Los de mayor edad decían que Edu tampoco se podía quejar; la casa era de Sarah.

—Y está lo de esa asignación para sus gastos.

—Es que él no podría, es insolvente.

—Sarah podría pasarle algo.

—Tratándose de Sarah, no.

—No, supongo que no.

—Al menos podría haber saldado sus deudas de juego. Algo terriblemente embarazoso para un hombre.

—¡No me imagino a una mujer capaz de hacer eso!

—¿Él sigue con esa chica del teatro Lessing?

—O ésa u otra.

—A Sarah no le habrá hecho ninguna gracia.

—Es un asunto feo, lo mires por donde lo mires.

—Un asunto feísimo.

En los tribunales donde trabajaba Friedrich, se rumoreaba:

—Eduard Merz está en manos de sus acreedores. No esperaba ver nunca ese nombre en la lista de insolventes.

—Los viejos lo sentirán.

—«Sentir» es una palabra demasiado fuerte para esa familia.

—Pero se debe dinero.

—Nadie tenía ninguna obligación de darle crédito a Merz.

—No después de cómo su esposa lo dejó todo atado.

—Sí, eso estuvo bien…, dentro de unos límites.

—La joven señora Merz ha aguantado mucho.

—¿Bienes, muebles?

—Sólo personales. Merz tiene un automóvil.

—¡No hay manera de que liquide sus deudas!

—Es poco probable que lo haga.

—Mejor para él.

—Pero va a resultar sospechoso si siguen viviendo en esa casa tan enorme…

—Resultará realmente sospechoso.

—¿Quién ha representado a la señora Merz?

—Benjamin & Bleibtreu. Son de los suyos.

—Ya sé lo que dirán los socialistas al respecto.

—Es una quiebra curiosa. Bien mirado, no se debe ni un penique honrado. Todo a usureros y a viejos jugadores, y también unas cuantas cenas.

—Carnaza para los periódicos.

—Estas cosas no le hacen ningún bien a nadie.

—¡Ella tendría que haber pagado!

—Y él, tarde o temprano, acabaría por dejarlos a todos sin blanca.

—Una esposa siempre puede mantenerse leal y afrontar las consecuencias.

—Tal como las educan, estas millonarias de Frankfurt, no.

Las personas que frecuentaban la casa de Sarah murmuraban:

—Lo podría haber hecho de un modo menos evidente.

—Estas cosas se hacen así o no se hacen.

—Pues entonces no se pueden hacer.

—Sí, es una de esas cosas.

El káiser estaba furioso. Le hizo una escena a Eulenburg.3 Dijo que no pensaba aceptar cosas de esa envergadura en Berlín y entre personas de ese tipo. Dijo que llevaba quince años intentando erradicar el antisemitismo. Dijo que esos Kastell se creían los dueños del mundo. Dijo que esas deudas había que saldarlas.

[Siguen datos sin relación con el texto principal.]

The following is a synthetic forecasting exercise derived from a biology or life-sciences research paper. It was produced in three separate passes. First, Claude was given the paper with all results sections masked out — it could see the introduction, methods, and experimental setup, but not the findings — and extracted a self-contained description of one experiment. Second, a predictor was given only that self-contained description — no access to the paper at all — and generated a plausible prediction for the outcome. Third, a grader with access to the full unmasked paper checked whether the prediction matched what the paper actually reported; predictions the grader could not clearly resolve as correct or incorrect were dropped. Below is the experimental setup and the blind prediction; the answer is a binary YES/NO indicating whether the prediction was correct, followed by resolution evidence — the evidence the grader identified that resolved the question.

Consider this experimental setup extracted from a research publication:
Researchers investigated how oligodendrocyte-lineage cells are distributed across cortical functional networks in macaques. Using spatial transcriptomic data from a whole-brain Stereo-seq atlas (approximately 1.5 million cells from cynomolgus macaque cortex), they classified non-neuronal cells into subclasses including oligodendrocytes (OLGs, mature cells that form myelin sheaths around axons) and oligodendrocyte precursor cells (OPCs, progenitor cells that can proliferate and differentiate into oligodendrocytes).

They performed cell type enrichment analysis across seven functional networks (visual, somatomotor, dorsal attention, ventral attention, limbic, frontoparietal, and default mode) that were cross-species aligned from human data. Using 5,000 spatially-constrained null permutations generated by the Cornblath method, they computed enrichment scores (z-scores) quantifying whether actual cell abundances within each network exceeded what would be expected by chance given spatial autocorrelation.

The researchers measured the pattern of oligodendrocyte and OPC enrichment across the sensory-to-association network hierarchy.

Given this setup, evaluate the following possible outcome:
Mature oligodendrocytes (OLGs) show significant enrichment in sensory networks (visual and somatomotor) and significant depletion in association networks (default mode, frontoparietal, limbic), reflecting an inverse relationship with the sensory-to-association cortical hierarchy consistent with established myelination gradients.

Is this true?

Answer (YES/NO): NO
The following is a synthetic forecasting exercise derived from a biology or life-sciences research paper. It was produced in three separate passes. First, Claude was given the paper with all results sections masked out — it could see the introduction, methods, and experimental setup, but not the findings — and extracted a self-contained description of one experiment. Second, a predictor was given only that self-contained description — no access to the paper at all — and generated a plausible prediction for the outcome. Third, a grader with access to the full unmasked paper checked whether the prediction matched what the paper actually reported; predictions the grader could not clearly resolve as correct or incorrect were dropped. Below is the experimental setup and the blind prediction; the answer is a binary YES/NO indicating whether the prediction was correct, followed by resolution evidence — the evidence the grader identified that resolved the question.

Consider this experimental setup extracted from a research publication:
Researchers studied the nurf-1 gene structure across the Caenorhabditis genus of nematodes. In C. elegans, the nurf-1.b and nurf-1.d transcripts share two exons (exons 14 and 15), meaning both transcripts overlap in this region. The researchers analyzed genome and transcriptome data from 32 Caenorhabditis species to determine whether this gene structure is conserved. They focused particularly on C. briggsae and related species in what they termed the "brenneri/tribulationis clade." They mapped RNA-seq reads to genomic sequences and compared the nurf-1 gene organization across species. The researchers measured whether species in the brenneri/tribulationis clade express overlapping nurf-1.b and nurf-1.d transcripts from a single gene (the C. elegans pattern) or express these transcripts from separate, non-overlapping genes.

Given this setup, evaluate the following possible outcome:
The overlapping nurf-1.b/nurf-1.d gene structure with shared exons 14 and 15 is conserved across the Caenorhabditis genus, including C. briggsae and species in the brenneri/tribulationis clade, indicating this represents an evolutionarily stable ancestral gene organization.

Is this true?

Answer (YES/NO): NO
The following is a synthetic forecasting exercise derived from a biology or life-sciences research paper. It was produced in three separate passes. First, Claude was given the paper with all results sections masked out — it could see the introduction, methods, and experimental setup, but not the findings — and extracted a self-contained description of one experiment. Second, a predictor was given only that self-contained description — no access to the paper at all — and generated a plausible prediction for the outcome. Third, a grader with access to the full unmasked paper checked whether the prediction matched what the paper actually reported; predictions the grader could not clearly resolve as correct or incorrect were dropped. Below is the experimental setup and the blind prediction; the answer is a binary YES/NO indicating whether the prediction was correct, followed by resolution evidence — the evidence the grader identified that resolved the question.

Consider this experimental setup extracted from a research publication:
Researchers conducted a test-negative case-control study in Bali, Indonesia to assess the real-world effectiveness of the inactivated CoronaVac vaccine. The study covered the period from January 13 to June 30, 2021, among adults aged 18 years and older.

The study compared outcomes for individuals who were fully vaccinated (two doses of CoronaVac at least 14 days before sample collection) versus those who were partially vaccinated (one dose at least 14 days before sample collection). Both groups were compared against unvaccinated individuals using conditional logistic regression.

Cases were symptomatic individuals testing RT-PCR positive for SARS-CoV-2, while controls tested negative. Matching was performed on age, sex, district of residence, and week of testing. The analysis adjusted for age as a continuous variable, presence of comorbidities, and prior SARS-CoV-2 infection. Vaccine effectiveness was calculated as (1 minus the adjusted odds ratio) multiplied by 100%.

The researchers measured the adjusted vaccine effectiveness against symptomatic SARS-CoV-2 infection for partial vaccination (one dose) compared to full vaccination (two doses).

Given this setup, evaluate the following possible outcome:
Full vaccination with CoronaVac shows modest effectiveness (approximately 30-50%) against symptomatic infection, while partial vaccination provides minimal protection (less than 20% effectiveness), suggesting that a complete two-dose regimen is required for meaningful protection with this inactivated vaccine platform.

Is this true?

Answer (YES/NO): NO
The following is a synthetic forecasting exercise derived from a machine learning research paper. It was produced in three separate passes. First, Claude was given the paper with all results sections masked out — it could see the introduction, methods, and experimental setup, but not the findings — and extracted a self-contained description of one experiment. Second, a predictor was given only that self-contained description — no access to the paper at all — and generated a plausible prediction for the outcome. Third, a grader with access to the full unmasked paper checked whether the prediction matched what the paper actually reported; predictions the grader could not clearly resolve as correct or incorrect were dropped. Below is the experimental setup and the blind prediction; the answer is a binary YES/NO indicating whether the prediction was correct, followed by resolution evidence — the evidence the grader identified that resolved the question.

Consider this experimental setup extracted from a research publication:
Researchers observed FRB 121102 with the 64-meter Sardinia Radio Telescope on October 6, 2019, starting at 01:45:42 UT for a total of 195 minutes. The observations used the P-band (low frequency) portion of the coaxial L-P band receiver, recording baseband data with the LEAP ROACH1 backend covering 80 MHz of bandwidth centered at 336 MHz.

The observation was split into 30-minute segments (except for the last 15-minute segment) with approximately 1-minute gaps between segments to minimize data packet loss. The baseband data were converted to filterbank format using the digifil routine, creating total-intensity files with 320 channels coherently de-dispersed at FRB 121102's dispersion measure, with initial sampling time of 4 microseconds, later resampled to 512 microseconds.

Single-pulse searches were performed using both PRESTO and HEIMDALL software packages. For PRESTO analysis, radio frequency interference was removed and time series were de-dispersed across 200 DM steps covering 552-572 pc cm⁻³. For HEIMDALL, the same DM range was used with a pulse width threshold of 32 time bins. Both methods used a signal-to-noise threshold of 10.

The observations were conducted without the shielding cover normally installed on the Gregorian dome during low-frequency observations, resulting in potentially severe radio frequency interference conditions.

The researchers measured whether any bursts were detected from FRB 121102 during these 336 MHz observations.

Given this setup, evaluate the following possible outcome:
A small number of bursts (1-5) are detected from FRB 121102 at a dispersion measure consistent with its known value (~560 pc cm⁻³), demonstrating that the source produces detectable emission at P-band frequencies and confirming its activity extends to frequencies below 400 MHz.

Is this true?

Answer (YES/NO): NO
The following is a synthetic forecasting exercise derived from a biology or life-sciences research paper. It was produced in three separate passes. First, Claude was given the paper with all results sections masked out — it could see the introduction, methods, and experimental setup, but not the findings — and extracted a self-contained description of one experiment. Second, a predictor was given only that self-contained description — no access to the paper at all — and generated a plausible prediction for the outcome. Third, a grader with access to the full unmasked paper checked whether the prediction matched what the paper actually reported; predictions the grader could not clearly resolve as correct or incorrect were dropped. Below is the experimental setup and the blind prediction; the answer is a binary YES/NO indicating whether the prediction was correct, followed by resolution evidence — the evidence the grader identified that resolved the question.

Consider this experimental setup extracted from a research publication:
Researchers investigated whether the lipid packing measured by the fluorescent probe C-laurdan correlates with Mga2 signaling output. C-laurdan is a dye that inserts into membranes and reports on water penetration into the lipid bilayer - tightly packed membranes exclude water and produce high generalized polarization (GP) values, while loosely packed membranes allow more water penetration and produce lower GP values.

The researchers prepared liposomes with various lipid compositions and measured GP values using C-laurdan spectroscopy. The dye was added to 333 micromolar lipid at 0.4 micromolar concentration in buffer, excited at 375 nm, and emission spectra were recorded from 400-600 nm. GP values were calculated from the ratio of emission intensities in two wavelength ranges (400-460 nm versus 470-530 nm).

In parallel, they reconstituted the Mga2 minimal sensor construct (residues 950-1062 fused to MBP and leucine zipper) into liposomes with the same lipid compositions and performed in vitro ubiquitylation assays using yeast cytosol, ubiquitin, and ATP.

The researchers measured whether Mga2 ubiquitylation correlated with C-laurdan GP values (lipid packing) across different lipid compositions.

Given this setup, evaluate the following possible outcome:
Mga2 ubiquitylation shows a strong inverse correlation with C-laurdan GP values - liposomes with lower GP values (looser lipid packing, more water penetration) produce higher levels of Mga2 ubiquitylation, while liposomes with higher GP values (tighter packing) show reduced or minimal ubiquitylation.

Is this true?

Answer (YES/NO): NO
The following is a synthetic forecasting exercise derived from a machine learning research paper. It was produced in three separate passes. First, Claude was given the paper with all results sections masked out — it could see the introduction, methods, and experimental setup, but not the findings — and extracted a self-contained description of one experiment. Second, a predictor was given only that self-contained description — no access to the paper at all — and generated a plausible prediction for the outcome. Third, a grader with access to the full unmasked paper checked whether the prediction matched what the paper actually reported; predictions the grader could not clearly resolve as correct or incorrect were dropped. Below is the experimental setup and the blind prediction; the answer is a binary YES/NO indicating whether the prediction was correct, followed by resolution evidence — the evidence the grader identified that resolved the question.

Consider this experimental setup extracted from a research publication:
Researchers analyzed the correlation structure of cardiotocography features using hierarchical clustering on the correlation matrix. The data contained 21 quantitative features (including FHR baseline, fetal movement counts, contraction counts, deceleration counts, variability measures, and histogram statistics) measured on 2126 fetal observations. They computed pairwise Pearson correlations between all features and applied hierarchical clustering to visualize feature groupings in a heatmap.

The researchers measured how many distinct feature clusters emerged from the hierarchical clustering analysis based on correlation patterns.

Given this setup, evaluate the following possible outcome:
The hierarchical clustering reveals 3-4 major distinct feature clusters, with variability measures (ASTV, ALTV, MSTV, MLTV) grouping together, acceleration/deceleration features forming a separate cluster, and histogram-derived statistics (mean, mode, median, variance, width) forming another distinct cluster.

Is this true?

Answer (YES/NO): NO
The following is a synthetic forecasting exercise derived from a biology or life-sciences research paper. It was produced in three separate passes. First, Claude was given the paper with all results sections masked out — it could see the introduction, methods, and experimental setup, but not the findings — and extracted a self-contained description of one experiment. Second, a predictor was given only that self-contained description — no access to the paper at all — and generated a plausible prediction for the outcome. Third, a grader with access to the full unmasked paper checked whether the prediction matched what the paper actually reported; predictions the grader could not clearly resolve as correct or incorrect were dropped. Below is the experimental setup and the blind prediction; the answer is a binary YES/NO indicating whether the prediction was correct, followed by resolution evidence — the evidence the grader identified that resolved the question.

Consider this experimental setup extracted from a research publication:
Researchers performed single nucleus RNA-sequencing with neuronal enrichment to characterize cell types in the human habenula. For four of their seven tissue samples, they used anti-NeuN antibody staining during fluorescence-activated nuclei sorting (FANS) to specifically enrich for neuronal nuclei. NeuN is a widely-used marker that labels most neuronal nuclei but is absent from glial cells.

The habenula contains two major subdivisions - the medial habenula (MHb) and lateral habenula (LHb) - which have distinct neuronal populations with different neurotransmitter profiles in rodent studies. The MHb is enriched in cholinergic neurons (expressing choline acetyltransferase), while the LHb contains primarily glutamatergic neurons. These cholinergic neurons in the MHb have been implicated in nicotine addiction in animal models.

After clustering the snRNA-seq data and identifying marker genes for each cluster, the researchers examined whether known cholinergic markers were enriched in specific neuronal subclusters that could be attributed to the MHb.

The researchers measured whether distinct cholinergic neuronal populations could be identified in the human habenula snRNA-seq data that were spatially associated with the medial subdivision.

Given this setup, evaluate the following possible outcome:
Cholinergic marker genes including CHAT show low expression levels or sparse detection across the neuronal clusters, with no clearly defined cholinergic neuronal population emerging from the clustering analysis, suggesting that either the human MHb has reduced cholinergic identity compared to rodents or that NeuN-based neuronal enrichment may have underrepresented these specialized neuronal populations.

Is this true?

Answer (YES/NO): NO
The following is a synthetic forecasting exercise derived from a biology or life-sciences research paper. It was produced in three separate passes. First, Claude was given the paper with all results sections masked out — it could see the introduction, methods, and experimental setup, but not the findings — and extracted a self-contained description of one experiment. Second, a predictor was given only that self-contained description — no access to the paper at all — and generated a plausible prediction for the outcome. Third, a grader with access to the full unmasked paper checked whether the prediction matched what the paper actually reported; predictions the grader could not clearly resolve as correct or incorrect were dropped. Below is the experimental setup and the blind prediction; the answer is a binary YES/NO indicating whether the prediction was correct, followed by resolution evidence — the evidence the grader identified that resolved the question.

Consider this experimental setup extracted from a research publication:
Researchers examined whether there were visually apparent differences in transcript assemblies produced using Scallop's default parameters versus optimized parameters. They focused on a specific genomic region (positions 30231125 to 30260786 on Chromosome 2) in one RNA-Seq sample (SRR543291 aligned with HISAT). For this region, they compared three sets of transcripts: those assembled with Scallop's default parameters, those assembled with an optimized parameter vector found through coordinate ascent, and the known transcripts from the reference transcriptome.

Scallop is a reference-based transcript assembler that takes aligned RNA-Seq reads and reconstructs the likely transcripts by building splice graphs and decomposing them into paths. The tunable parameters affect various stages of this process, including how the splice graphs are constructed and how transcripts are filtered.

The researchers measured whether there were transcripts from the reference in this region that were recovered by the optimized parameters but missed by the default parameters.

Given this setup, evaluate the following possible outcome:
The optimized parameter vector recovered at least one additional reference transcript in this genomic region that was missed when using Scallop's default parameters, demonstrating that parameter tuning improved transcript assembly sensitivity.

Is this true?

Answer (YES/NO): YES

Sin embargo, cuando se le expusieron los hechos, se puso furioso con Edu. A éste lo echaría de la capital, advirtió. Y cómo iba él a evitar las apuestas entre los militares si ese tipo de cosas sucedían en los clubes civiles. Se llegó a saber que tenía intención de enviar una carta de apoyo al abuelo Merz, y todo el mundo estaba expectante ante la imperiosa intromisión, hasta que Bülow 4 lo convenció de que lo dejara correr.

Resultó que al dentista de Edu se le debía una factura. Sarah y él no iban al mismo. Sus abogados le dijeron que pagar cualquier factura de su marido sería contraproducente. Pese a las protestas de sus hijas, Sarah las envió a hacerse una nueva revisión de la boca. El dentista entendió el mensaje y le presentó un extracto conjunto que ella pagó.